Undergraduate Research Program

Jenny Liang

Jenny smiling in front of flowersMajor: Computer science, informatics
Mentor: Amy Ko, Informatics

Contact: jliang9@uw.edu

Current research project: Explicit Programming Strategies


Jenny is a Computer Science and Informatics student at the University of Washington. She has had previous experience in studying and building novel community-maintained LTE networks for rural communities in Indonesia and Mexico. She currently works to study bias in toxic language detectors in natural language processing and why this bias appears in these models. She also researches designing a knowledge sharing platform to teach novice programmers new skills by following strategies written and used by expert software developers for programming tasks, which are known as explicit programming strategies Explicit Programming Strategies


Translate your work so that we can all understand its importance
The goal in studying how and why bias might manifest in toxic language detectors is to learn whether better input data to toxic language detectors reduces bias against specific demographics of people. Meanwhile, the goal in studying the effects of a novel explicit programming strategies knowledge sharing platform is to make programming easier to learn for novices by teaching them skills that take experts years to learn. We hope that this will help them to be more self-confident in their programming skills, and ultimately better programmers in the long-term.

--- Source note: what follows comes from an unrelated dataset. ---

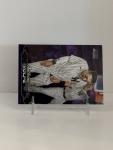 2024 Topps Stadium Club Anthony Volpe Purple Refractor
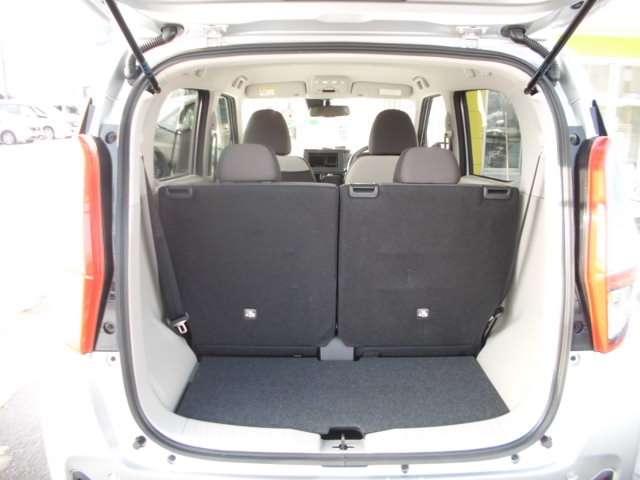 デイズ X アラウンドビューモニター・エマージェンシーブレーキ・踏み間違い防止機能・前席シートヒーター・ハンドルヒーター・オートライト・LEDライト(16枚目)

When, how, and why did you get involved in undergraduate research?
I got involved in undergraduate research my senior year after bumping into my first research mentor in the halls in the computer science building. I had always been curious as to what research was in computer science, as my experience had mostly been in software engineering in the tech industry, and was intrigued by how the line of research I was doing was technology for social good.


What advice would you give a student who is considering getting involved in undergraduate research?
Don’t be afraid to reach out to professors and make a connection whether it’s cold emails, office hours, or even just seeing them around your department. You might have to try a couple of times to find a professor or lab that’s a good fit, but networking can really help!